EXERCISE INSTRUCTIONS: Copy out the records from the line containing "Bunte Mango Salsa" through the line containing "Sciatore andando su", both included, without the pictures.

GIVEN RECORDS:

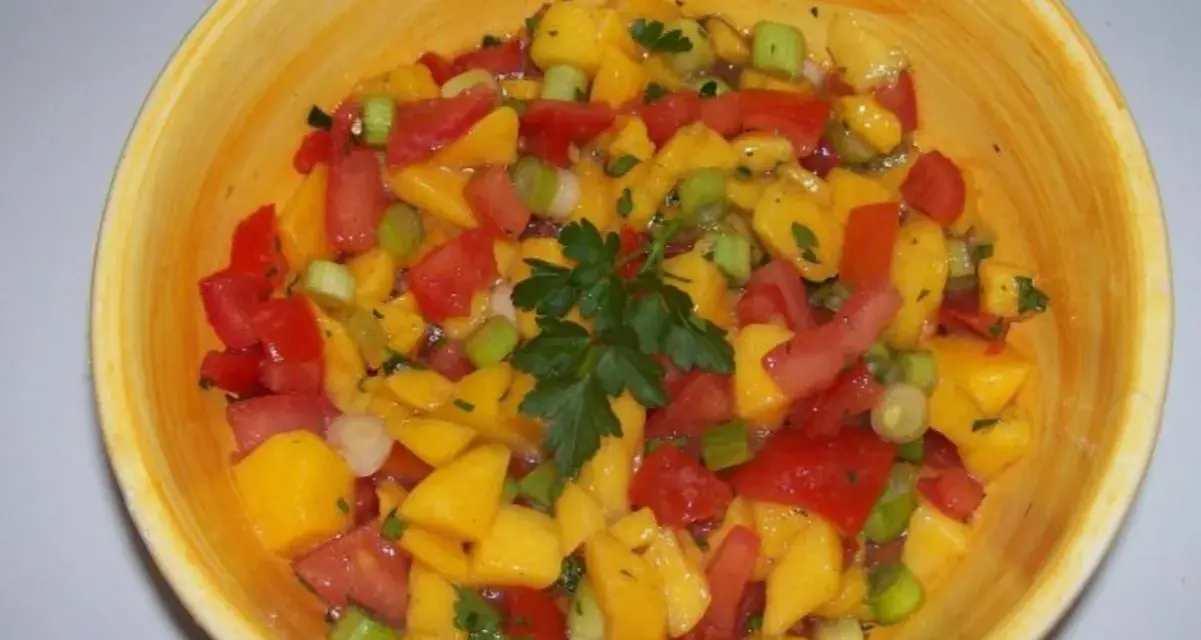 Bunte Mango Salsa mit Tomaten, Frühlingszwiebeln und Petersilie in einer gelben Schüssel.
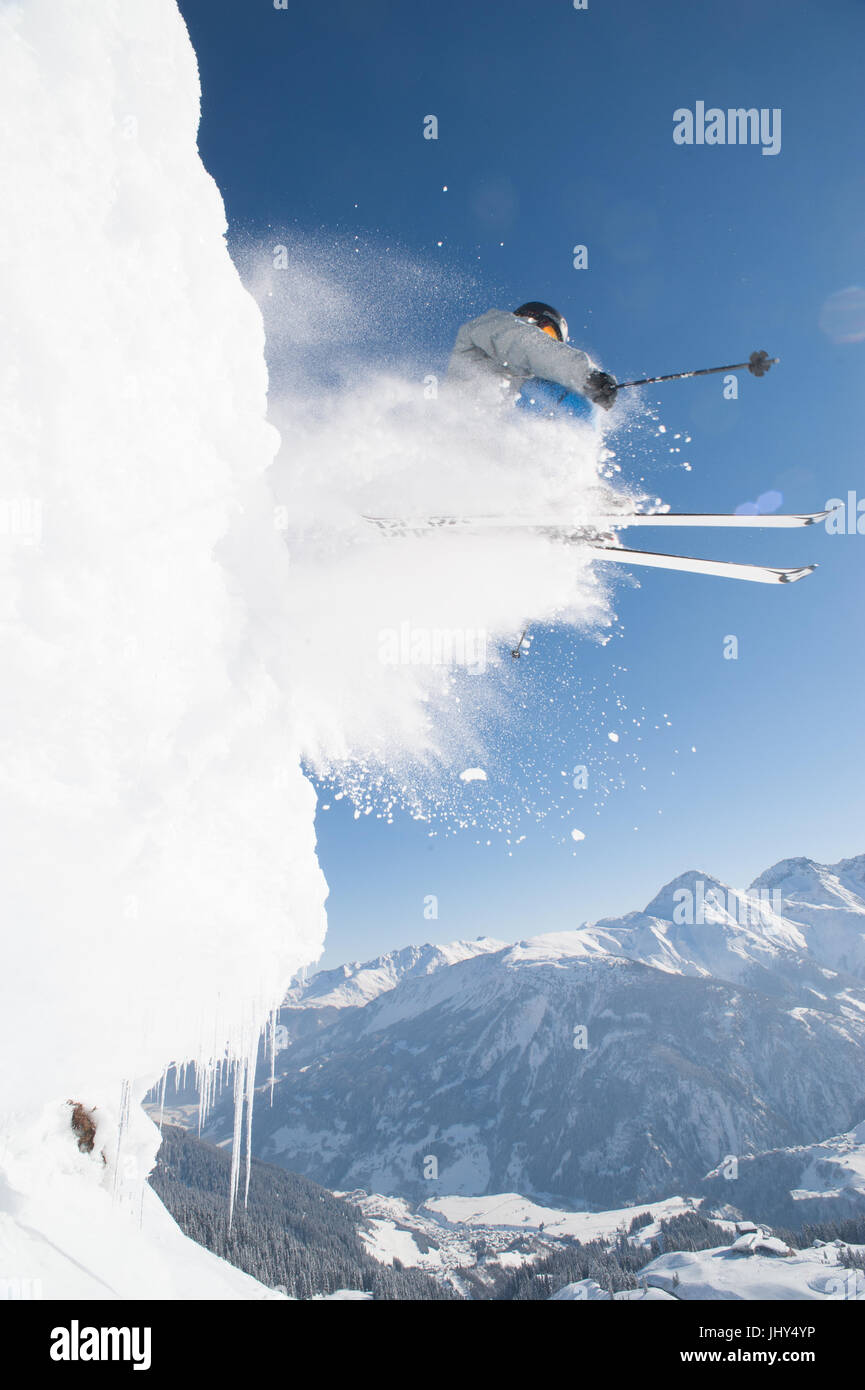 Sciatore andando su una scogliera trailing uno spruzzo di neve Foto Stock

...

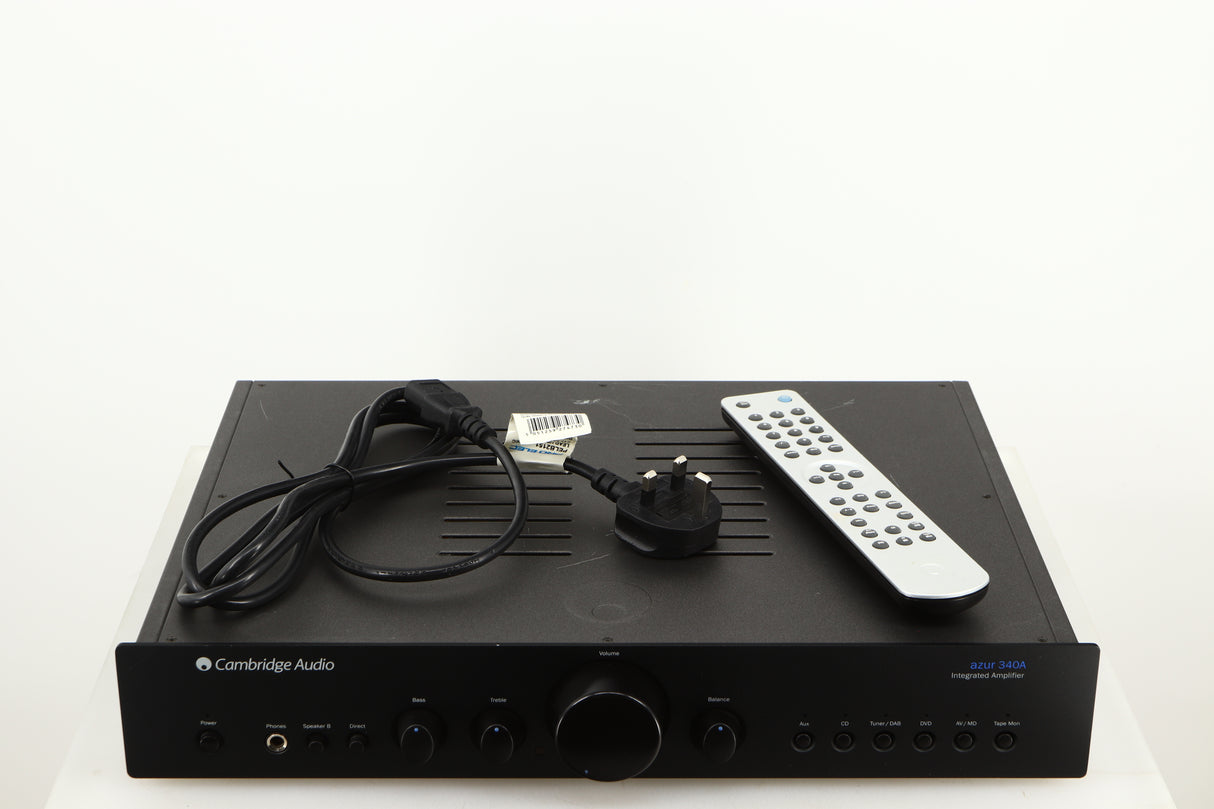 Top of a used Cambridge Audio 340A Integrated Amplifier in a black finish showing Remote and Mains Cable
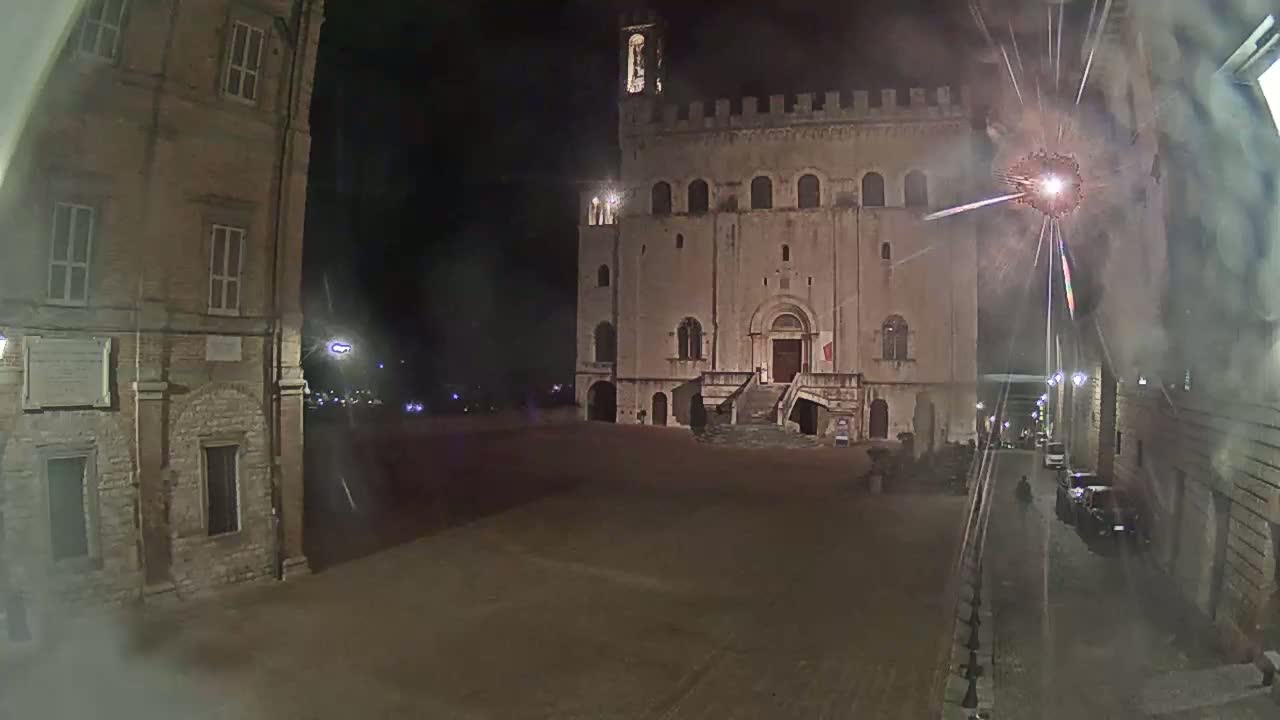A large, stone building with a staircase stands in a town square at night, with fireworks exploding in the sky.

==

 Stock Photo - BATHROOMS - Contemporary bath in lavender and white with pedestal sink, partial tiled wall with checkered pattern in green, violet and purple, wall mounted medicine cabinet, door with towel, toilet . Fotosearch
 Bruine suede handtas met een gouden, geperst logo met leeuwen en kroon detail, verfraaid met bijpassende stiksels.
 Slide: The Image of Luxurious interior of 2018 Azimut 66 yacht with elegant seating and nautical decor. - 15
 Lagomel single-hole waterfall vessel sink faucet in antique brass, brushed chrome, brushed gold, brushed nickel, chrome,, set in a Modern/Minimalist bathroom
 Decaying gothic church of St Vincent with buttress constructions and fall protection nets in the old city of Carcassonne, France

REPLY TO THE TASK:
 Bunte Mango Salsa mit Tomaten, Frühlingszwiebeln und Petersilie in einer gelben Schüssel.
 Sciatore andando su una scogliera trailing uno spruzzo di neve Foto Stock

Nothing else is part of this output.